DL 380 G6 error message in iLO, what does it mean?

 
zdawg
Occasional Contributor

DL 380 G6 error message in iLO, what does it mean?

I have a DL 380 G6 that is giving me a "System Health: Failed" message

 

When I look at the drives, I see on the first drive bay the three installed drives are all fine, however on the second drive bay where there are no drives installed each bay (empty) has the following error message:  "Drive Status: Fault/Not Installed"

 

Is it telling me that the backplane on this side is bad?  There are not drives installed in those bays/backplane, so should I be worried or even care?

2 REPLIES 2
Renjiv
Respected Contributor

Re: DL 380 G6 error message in iLO, what does it mean?

Greetings!

 

Please let us know if you get any specific error code during POST.

 

System health failed error message possible cause are:

 

Possible causes:

• Improperly seated or faulty power supply
• Loose or faulty power cord
• Power source problem
• Improperly seated component or interlock problem 

 

Also you may try updating the iLO firmware. If the issue persists ,

 

1. Reset iLO by using maintenance switch #1. (later you might have to reconfigure the iLO)
2. Clear the NVRAM.
3. Update the latest version of firmware.

 

After a reboot the issue will be resolved. Please let us know the results.

 

I hope you find this information helpful.

 

Regards,

Renji V

 

 



Was this post useful? -
To say thanks click the "thumbs up" icon below!!! .....
zdawg
Occasional Contributor

Re: DL 380 G6 error message in iLO, what does it mean?

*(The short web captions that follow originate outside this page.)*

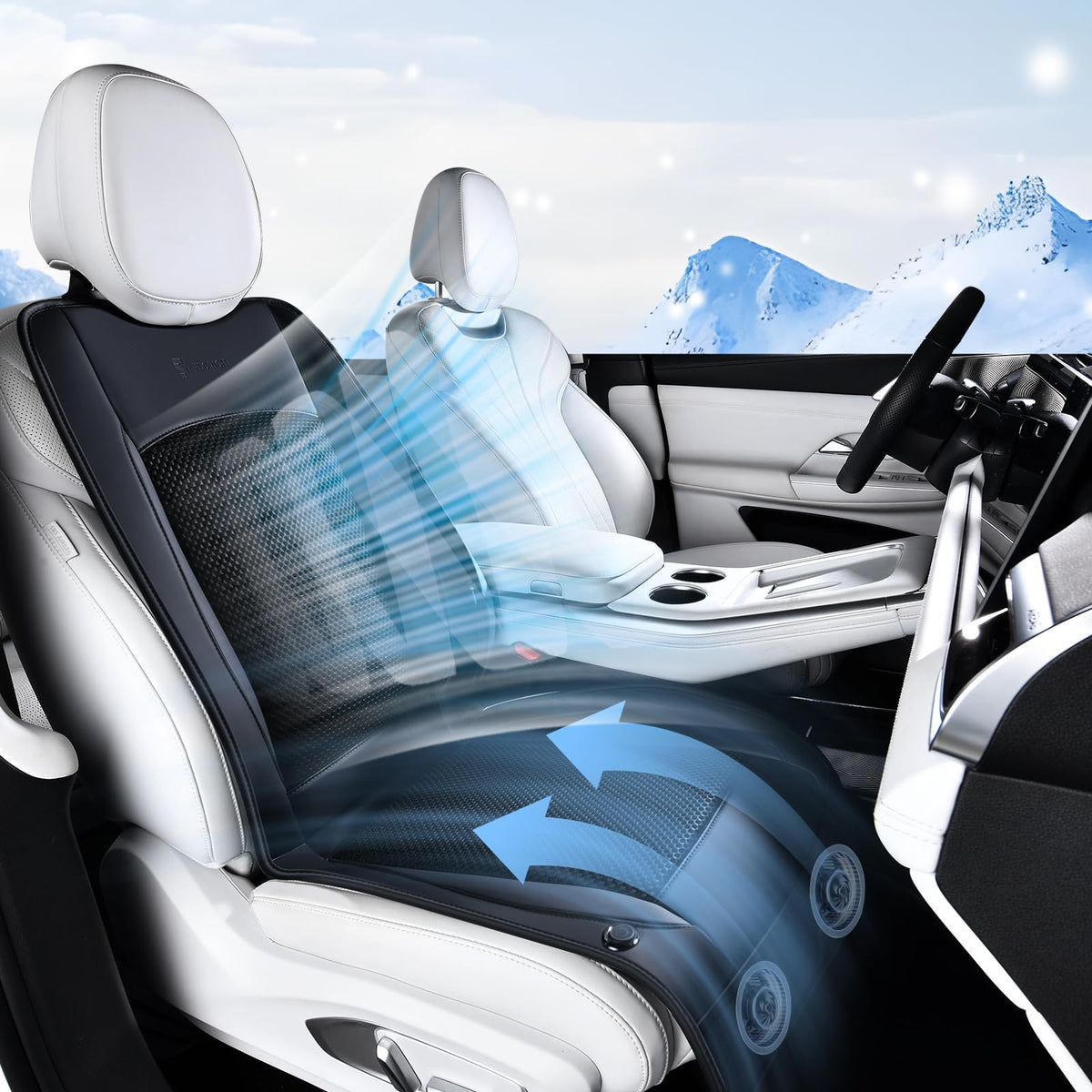 FLORICH full front seat cover showing fit and protection benefits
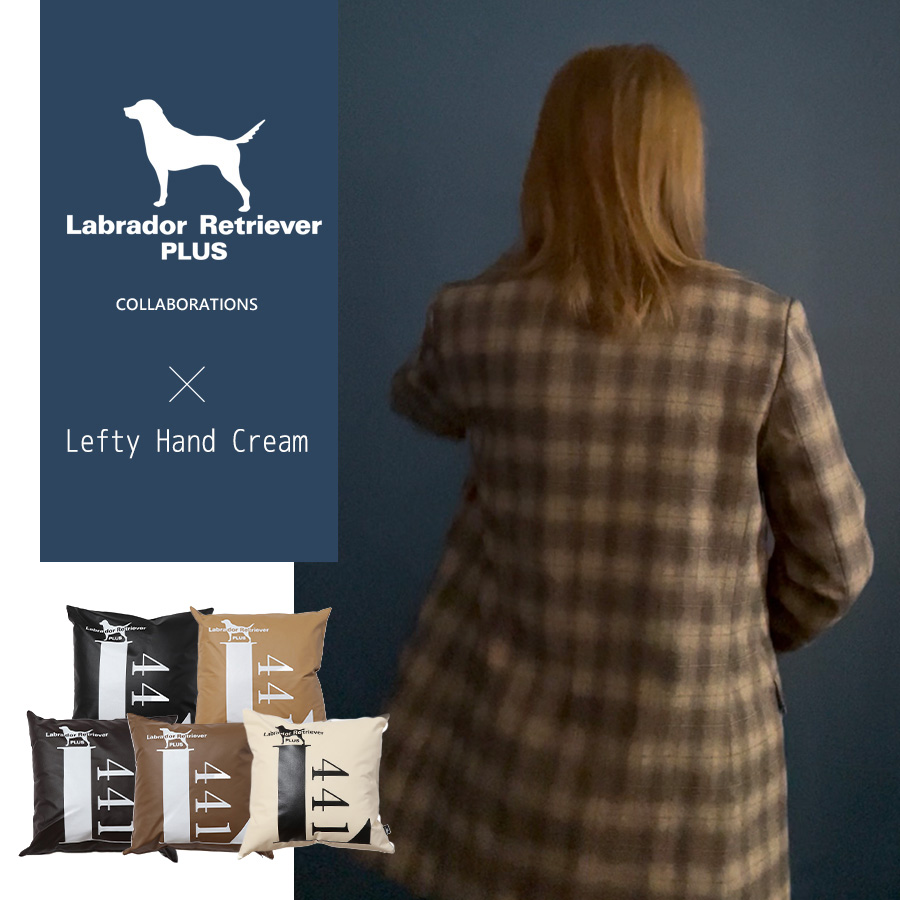 受注期間限定！Lefty Hand Creamコラボ企画！コラボクッション◆Lefty Hand Cream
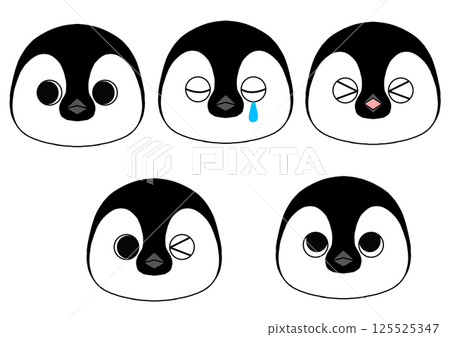 帝王企鵝寶寶5種表情套裝 帝王企鵝寶寶5種表情套裝 125525347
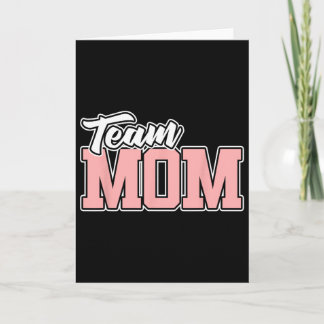 Tarjeta Mamá del equipo vende fútbol suave voleibol fútbol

Thanks, let me give you a bit more of the story as it may help.

 

Due to some weird behavior over last weekend, most notably one of our critical business processes stopping suddenly for no reason, I decided to check the health of the machine on Monday morning. 

 

I ran a quick smartctl command just to check the current health and stats, which reported a great number of Ultra DMA CRC Error Count.

 

While investigating, all of a sudden the machine was hung - eventually I had no choice but to cold boot it.  I was able to bring it right back up and restart our business critical applications so I left it alone for the rest of the work day.

 

Later in the evening (during off hours) I was able to shut it down so I could reseat the SATA cables (based on recommendations for these types of CRC errors).

 

The next time I logged in via iLO I noticed the "System Health Failed" error in the iLO interface.  I did upgrade the iLO firmware as you menitoned, however the error is still persisting. 

 

Furthermore, I decided to dig into the IML logs and found this problem being reported:

 

Caution
POST Message
12/08/2014 18:20
12/08/2014 18:20
1
POST Error: 1719 - A controller failure event occurred prior to this power-up

 

 

This was the day that the machine was hung, I'm wondering if in fact the controller is bad?  Since its embedded, if that's the case I need to replace the motherboard ASAP, is there anything else I can do?

 

Keep in mind this is a highly critical production box, so any testing that requires powering off/rebooting would probably have to wait until the weekend, but of course I need to get this fixed ASAP so any advice/recommendations would be great.

 

And if its helpful, this machine is running Centos 6.3 64 bit.